Daraus ergibt sich, dass auch der Fortbildungsbedarf angesprochen bzw. abgefragt werden muss. Vielleicht hat die Helferin ja darüber hinaus noch besondere Interessen, die momentan brachliegen und nutzbringend in die Praxis eingebracht werden können.

Im Gespräch kann sich auch herausstellen, dass eine Helferin in einer anderen Position viel besser eingesetzt ist, wie ein Kollege berichtete: "Eine meiner Mitarbeiterinnen ist sprachlich nicht gerade besonders auf der Höhe. Ihre Arztbriefe musste ich immer wieder noch einmal durchkorrigieren und darüber habe ich mich natürlich geärgert. Im Gespräch habe ich herausgefunden, dass sie viel lieber mit dem PC zu tun hat. Jetzt schreibt eine andere Helferin die Arztbriefe und sie ist in der Praxis für die Programmierung der PCs zuständig. Sie ist hochzufrieden und ich bin es auch."

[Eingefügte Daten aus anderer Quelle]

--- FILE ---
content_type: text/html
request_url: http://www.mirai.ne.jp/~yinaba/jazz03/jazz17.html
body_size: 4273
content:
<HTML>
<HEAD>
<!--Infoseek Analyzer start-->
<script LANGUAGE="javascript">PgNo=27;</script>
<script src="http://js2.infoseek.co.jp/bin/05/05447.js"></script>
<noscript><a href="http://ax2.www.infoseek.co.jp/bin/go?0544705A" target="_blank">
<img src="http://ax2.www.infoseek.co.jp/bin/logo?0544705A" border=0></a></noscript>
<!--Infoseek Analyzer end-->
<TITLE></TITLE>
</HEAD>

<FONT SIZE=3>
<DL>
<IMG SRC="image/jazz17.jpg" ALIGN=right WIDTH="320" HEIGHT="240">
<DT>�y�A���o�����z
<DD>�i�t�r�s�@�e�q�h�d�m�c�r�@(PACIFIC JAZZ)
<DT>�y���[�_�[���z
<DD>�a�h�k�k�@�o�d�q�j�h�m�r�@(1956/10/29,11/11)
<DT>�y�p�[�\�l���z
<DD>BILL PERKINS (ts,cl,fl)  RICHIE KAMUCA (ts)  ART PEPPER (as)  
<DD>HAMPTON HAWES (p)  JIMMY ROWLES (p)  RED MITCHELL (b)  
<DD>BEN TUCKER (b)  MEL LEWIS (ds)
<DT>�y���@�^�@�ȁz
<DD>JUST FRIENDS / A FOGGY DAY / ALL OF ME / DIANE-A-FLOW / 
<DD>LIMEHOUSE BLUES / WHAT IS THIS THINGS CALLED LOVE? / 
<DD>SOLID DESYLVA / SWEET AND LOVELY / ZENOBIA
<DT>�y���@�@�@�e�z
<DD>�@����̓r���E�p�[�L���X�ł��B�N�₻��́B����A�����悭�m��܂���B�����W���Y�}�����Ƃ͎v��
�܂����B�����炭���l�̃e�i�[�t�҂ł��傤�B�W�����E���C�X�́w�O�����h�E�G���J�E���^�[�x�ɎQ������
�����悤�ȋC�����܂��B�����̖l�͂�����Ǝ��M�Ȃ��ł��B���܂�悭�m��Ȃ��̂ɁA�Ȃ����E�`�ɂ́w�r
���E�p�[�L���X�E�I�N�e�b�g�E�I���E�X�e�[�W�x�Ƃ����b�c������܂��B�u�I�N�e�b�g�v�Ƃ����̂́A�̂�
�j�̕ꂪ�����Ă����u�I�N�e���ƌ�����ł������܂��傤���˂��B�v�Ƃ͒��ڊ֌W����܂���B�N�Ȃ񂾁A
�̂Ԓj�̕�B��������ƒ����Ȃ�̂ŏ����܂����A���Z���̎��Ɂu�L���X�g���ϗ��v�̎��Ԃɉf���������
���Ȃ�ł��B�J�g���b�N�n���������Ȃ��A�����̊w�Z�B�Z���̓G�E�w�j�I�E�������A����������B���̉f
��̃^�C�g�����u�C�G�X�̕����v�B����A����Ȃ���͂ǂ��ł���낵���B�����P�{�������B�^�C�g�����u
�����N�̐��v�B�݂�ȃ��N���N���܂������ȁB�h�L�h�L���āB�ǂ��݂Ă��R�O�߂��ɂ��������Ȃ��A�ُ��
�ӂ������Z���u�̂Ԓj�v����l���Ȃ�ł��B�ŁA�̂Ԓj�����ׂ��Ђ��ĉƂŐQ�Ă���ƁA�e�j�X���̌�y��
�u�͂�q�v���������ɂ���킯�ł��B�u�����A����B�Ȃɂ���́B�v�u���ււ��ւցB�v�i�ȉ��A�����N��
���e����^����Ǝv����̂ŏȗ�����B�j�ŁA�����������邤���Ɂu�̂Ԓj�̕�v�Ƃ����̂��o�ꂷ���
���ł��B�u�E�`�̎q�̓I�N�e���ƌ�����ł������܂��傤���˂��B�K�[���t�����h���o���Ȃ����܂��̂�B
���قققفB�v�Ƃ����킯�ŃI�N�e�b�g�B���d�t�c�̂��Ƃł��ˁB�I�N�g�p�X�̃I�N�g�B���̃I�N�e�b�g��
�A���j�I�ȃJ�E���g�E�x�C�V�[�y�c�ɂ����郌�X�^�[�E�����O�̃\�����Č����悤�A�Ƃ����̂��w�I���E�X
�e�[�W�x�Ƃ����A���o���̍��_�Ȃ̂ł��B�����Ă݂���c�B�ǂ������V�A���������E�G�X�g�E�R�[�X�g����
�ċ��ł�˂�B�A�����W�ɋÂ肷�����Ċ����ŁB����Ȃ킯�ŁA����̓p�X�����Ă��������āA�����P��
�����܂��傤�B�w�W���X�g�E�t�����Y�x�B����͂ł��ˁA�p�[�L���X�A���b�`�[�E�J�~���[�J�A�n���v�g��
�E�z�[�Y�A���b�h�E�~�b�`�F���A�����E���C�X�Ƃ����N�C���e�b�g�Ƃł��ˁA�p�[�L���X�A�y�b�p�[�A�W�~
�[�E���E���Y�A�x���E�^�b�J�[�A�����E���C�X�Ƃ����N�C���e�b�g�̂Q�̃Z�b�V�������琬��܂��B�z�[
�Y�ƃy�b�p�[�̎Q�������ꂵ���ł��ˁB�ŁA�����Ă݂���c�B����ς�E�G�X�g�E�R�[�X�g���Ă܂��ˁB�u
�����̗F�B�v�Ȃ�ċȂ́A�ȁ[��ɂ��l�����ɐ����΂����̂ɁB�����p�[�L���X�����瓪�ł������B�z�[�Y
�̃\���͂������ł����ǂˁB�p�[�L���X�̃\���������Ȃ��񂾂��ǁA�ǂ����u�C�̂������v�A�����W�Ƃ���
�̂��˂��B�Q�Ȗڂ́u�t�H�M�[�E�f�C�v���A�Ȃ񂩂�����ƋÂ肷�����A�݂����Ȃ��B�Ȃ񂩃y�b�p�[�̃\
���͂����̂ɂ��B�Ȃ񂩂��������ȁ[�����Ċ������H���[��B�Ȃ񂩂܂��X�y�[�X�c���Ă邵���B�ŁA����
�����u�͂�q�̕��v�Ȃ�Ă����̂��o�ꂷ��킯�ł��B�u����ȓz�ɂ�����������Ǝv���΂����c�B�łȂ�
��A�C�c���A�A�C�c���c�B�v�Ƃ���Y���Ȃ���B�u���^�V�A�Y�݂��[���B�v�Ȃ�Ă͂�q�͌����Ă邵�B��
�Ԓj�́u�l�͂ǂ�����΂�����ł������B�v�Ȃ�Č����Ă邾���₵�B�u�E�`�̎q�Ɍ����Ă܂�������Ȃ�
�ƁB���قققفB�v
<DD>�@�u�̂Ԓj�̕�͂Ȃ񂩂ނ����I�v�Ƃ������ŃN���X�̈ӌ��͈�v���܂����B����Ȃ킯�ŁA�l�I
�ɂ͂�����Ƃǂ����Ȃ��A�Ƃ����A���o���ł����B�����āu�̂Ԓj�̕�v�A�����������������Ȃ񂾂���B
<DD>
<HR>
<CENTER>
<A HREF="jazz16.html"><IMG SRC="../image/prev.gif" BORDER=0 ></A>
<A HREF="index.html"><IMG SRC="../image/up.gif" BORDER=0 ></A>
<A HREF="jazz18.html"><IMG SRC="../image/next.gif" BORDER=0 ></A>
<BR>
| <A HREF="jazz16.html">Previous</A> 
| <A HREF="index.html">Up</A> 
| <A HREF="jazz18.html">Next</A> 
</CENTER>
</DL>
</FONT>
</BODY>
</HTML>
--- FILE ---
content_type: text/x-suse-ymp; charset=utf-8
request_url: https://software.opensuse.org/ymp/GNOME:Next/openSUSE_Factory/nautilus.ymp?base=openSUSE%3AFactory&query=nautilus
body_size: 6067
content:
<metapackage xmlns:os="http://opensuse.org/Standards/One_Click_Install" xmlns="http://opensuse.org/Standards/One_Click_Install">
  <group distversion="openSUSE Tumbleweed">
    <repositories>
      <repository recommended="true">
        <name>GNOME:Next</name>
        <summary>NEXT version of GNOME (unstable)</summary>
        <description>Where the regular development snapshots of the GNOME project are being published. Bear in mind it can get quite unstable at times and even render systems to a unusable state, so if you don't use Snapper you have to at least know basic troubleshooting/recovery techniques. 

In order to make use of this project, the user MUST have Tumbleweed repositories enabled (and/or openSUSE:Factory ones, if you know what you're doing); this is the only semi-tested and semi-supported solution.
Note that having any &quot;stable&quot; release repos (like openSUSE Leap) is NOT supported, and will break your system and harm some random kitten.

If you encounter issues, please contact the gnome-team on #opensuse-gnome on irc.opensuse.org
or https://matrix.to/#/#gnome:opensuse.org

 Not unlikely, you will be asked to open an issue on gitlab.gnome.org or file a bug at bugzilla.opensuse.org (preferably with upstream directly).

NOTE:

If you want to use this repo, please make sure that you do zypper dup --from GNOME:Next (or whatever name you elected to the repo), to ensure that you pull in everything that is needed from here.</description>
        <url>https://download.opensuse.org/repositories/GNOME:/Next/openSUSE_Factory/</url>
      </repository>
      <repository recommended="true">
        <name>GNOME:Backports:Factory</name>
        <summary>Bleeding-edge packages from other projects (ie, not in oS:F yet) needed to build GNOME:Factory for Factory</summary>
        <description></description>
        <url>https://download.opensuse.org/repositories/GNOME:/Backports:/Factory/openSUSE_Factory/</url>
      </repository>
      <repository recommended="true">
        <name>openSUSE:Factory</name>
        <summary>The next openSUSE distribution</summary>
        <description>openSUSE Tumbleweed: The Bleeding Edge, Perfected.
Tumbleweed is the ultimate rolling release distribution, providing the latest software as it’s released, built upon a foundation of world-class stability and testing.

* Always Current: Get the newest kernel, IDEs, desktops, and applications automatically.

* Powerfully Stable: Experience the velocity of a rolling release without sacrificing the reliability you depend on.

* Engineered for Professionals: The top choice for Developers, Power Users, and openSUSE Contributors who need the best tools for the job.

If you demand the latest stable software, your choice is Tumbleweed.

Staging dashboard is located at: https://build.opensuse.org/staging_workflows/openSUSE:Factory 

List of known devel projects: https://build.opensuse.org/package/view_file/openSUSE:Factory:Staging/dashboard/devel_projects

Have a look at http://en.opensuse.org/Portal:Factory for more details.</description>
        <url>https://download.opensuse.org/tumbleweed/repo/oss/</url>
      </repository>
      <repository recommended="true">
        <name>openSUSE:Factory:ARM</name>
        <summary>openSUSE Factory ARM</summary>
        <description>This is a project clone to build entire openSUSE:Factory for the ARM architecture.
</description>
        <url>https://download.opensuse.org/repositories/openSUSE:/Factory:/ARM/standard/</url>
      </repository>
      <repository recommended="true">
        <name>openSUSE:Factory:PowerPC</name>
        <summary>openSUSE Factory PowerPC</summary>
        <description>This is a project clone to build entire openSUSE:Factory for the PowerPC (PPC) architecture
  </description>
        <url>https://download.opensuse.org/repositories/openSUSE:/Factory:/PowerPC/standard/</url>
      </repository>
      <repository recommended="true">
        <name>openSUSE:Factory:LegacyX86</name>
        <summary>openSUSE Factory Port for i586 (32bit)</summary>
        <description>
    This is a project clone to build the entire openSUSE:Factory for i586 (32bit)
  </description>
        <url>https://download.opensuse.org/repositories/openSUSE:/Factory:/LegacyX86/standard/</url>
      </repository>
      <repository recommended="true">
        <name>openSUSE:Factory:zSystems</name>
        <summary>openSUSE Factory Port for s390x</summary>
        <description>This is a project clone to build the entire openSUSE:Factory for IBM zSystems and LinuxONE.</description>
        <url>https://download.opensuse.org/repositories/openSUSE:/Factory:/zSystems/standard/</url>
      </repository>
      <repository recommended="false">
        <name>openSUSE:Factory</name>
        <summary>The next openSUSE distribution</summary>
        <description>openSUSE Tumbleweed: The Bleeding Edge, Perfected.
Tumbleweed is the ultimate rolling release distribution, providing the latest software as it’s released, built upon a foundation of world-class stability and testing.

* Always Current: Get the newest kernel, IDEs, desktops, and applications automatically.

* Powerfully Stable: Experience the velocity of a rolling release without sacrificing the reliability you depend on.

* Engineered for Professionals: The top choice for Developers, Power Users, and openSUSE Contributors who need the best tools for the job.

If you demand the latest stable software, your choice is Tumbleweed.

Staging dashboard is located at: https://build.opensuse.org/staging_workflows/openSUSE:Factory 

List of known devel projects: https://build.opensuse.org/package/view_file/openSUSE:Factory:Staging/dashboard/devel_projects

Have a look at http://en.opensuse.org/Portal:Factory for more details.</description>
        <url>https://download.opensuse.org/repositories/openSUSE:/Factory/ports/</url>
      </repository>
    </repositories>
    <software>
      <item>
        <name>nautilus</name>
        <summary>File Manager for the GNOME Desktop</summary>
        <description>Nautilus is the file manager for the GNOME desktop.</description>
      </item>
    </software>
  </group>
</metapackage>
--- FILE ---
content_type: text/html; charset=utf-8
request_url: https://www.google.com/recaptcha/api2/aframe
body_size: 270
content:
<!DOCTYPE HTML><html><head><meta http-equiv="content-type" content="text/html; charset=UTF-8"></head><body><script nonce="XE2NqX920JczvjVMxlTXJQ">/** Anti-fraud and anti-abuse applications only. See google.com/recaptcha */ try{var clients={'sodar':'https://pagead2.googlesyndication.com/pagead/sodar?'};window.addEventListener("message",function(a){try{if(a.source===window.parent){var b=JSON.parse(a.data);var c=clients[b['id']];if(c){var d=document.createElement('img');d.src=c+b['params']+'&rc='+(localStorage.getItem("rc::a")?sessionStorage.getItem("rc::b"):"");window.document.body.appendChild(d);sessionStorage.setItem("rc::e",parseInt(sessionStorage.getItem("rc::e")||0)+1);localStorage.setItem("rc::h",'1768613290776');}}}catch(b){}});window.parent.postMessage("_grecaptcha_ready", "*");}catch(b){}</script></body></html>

Ein Gesprächsprotokoll empfiehlt sich, damit beide Seiten kontrollieren können, was vom Vereinbarten schon umgesetzt worden ist.

Mitarbeitergespräche schmackhaft machen

Vielleicht stossen Sie mit Ihrem Vorhaben, Mitarbeitergespräche einzuführen, nicht auf grosse Begeisterung. Wenn es um Leistungsbeurteilungen geht, neigen Angestellte zu einer gewissen Abwehrhaltung; es gibt Zweifel, dass man fair bewertet wird. Sie können deutlich machen, dass es genau darum geht.

Falls eine Helferin glaubt, dass ihre Leistung nicht angemessen gewürdigt wird, dann kann sie das in dem Gespräch darlegen – wann ergibt sich im Praxisalltag denn schon einmal dafür die Gelegenheit? Höchstens wenn sich der Frust so angestaut hat, dass er in einen ordentlichen Wutausbruch oder in totale Arbeitsverweigerung mündet.

Kündigen Sie also vorab am besten in einer Teambesprechung an, dass Sie sich künftig einmal im Jahr ausführlich mit jeder einzelnen Helferin unterhalten wollen, warum Sie das wollen und was Sie sich davon erhoffen, und zwar dass auch Sie daraus lernen wollen. Geben Sie die Diskussion frei. Vielleicht haben ja auch die Helferinnen Themenwünsche, die im Gespräch zur Sprache kommen sollen?

Gar nicht so selten muss aber auch der Chef selbst noch vom Nutzen des Mitarbeitergesprächs überzeugt werden. Es gibt ja nicht wenige Doktoren, die insgeheim denken: "Wozu reden? Die soll doch froh sein, dass sie hier arbeiten kann." Mit solch einer Einstellung wird ein Mitarbeitergespräch natürlich nicht viel bringen, denn man muss auch als Praxisinhaber bereit sein, sich auf den Dialog mit der Helferin einzulassen.